# Record number of female officers killed in '08



## kwflatbed (Dec 29, 2004)

*Featuring articles from Executive Director Craig Floyd*
with National Law Enforcement Officers Memorial Fund 

By Craig Floyd

Provided by National Law Enforcement Officers Memorial Fund

A convenience store camera had caught the entire incident on videotape-every horror-filled moment. Nicola Cotton, a 24-year-old New Orleans police officer, had been brutally murdered while attempting to arrest a rape suspect.
It was a Monday morning, January 28, 2008. One of her colleagues, Matt Patin, was among the first officers on the scene. He had heard the urgent radio transmission from the police dispatcher saying that an officer needed help just a few blocks away. When he arrived on the scene, he stepped over a number of spent shell casings and saw his friend, Nicola, lying motionless on the ground and bleeding from her head. "I dropped down on the ground next to her and called her name, 'Nicola, Nicola.' I was hoping she would answer, but deep down, I knew she would not," he said later.
After watching his friend taken away in an ambulance, Matt went into the nearby convenience store and learned about the videotape of the incident. "I watched Nicola fight for her life for almost seven minutes," he said. "I watched the killer stand over her and shoot her over and over and over. When she squirmed, he took another shot. She did not go down without a fight. While I was watching the video, I thought, "You go girl - you gave it your all."
Nicola Cotton became the first of 15 female officers killed in the line of duty in 2008 (based on preliminary findings by the National Law Enforcement Officers Memorial Fund in Washington, DC). There has never been a deadlier year for women in the history of American law enforcement. The only other year to match that record-high total was 2002. Ironically, the overall number of law enforcement fatalities in 2008 was 140, the second lowest figure in more than 40 years. This means that for the first time ever, more than 10 percent of all of the officers killed last year were women.
Among those 15 female officer fatalities, six were killed in automobile crashes, four, including Officer Cotton, were shot to death, two were struck and killed by vehicles, one was stabbed, one died in a train crash and one died of a job-related illness.
According to the International Association of Women Police, women have been involved in police work since 1845, when they were first assigned as matrons in the New York City Police Department. But it was not until 1893 in Chicago that a woman, Marie Owens-the widow of a Chicago police officer-was actually given the rank and pay of "policeman." In 1910, Alice Stebbins Wells of the Los Angeles Police Department, became the first woman to be classified as "policewoman," and was given arrest powers.
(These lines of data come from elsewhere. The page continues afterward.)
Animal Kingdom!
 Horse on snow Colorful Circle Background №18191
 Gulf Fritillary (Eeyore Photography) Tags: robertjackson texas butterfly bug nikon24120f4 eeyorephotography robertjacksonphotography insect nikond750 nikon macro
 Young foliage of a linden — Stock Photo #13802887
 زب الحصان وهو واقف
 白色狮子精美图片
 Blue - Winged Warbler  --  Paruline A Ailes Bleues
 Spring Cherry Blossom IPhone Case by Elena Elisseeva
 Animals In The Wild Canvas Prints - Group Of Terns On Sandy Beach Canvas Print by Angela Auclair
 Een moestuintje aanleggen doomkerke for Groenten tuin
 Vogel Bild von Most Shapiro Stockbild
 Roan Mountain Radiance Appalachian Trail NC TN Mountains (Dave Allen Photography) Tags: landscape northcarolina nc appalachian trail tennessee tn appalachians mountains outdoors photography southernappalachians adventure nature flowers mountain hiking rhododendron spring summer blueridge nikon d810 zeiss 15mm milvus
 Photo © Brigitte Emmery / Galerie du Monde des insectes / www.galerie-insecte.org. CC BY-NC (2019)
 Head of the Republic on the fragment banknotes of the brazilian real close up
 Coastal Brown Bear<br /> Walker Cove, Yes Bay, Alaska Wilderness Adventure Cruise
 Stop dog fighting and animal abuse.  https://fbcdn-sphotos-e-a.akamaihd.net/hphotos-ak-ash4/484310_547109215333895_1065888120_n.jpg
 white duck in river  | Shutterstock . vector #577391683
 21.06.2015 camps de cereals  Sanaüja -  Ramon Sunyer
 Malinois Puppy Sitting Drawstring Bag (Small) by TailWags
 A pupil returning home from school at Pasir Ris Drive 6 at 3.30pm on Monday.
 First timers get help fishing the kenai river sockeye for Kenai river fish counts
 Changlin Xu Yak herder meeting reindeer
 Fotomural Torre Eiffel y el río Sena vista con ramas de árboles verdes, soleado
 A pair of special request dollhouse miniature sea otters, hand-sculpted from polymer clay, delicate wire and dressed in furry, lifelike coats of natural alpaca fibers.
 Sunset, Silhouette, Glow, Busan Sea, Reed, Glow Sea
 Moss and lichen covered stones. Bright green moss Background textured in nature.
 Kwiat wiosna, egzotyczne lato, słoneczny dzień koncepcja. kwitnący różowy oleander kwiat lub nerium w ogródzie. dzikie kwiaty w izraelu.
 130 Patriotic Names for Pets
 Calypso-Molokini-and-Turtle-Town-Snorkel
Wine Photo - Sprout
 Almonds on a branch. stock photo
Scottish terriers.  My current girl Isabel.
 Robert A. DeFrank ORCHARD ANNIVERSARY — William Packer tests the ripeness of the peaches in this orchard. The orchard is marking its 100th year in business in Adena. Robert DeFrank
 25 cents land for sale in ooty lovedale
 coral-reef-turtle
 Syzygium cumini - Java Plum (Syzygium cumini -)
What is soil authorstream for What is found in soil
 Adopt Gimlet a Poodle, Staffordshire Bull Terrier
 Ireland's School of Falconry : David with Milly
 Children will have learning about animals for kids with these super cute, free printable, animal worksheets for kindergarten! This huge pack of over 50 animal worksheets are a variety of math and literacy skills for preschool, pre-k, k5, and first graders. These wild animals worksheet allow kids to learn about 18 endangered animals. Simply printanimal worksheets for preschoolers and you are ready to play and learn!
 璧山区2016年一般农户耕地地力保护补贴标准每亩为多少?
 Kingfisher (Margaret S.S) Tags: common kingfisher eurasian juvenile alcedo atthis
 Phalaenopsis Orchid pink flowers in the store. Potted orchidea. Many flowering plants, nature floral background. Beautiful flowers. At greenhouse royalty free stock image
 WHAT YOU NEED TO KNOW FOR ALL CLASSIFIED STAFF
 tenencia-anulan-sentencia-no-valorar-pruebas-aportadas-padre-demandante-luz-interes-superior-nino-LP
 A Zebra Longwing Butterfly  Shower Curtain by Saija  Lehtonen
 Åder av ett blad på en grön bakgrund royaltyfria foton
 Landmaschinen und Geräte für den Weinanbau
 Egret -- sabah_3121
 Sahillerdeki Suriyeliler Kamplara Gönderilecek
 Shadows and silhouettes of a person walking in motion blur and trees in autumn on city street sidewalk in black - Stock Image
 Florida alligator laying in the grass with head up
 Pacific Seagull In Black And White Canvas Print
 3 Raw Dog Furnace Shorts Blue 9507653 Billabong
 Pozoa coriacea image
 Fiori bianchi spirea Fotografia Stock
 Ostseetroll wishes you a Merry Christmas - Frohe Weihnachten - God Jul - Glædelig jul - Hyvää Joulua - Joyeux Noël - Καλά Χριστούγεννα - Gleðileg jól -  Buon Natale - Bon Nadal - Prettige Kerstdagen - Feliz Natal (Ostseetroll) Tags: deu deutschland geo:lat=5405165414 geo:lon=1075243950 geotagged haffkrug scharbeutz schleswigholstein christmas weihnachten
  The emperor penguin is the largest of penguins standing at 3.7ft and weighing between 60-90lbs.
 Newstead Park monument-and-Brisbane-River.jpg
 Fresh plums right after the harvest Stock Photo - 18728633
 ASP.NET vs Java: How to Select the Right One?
Over the next 60 years, only nine female officers were killed in the line of duty, compared to 9,279 male officers who died during that same period of time.
The first woman in the United States to be killed in the line of duty was Anna Hart, a jail matron with the Hamilton County (OH) Sheriff's Department. On July 24, 1916, she was beaten over the head with an iron bed post by a prisoner in the county jail who was attempting to escape.
A similar fate awaited another jail matron, Mary T. Davis, eight years later in Wilmington, Delaware. A female prisoner, Annie Lewis, had been arrested for threatening her husband with a pistol. Matron Davis was put in charge of her and she was alone with the prisoner on the second floor of the Wilmington jail. When Matron Davis observed water coming out of Lewis's jail cell, she went in to investigate and was savagely beaten about the head with a chunk of concrete. Though 67 years of age, Matron Davis put up a fierce fight against her much younger attacker. Department records reflect that the funeral procession for Mary Davis was the largest Wilmington had ever seen. The inscription on her gravestone helps explain why. It reads: "Mary T. Davis - A Friend to All." 
Since 1970, though, there have been 220 women killed in law enforcement service (about three percent of the total law enforcement fatalities for that period), which is indicative of the substantially higher number of women in law enforcement beginning in the 1970s. Interestingly, the 15 female officers who made the ultimate sacrifice in 2008 was approximately 11 percent of the total number of fatalities, which is nearly identical to the total percentage of sworn female officers serving in the United States today (11.7 percent, according to the FBI Uniform Crime Report for 2007).
Skagit County (WA) Sheriff's Deputy Anne Jackson, 40, was described by one of her law enforcement colleagues as "the champion of the underdog." Her law enforcement career began as the department's first animal control officer. She gained great satisfaction rescuing abused and neglected pets. A few years later, though, she wanted to help victimized people and became a patrol deputy. Tragically, though, her valued service to her community ended on the afternoon of September 2, 2008.
Deputy Jackson was responding to a trespassing complaint in the small northwest Washington town of Alger. When she did not respond to a radio status check another deputy was sent to investigate. He found Deputy Jackson shot to death, along with another murder victim at the same location. Two other construction workers were found shot and killed nearby and yet another body was discovered a few houses away. The murder suspect was a mentally deranged killer who had recently served six months in jail for the possession of drugs. Before finally being captured, the 28-year-old man killed another motorist, his sixth murder victim, and wounded four others, including a Washington state trooper.
Deputy Jackson had touched many lives during her law enforcement career. Even the mother of her killer told of how Deputy Jackson had reached out to her in the past, trying to help with her mentally ill son. "She was very gracious," Dennise Zamora said. "She knew exactly what we were going through."
Among the onlookers at Deputy Jackson's funeral was a homeless woman who had only met the caring law enforcement professional once. "I was homeless, and she pulled up in her patrol car, rolled down the window, and handed me five bucks. I'll never forget it."
Skagit County Sheriff Rick Grimstead said, "We all grieve for [Deputy Jackson] and all the families of all the other victims. It's not just our loss. It's the community's loss."


----------



## Guest (Feb 24, 2009)

I'm sure this has to with more female officers than ever before. Sorry I re-read the article it explains pretty much that way.


----------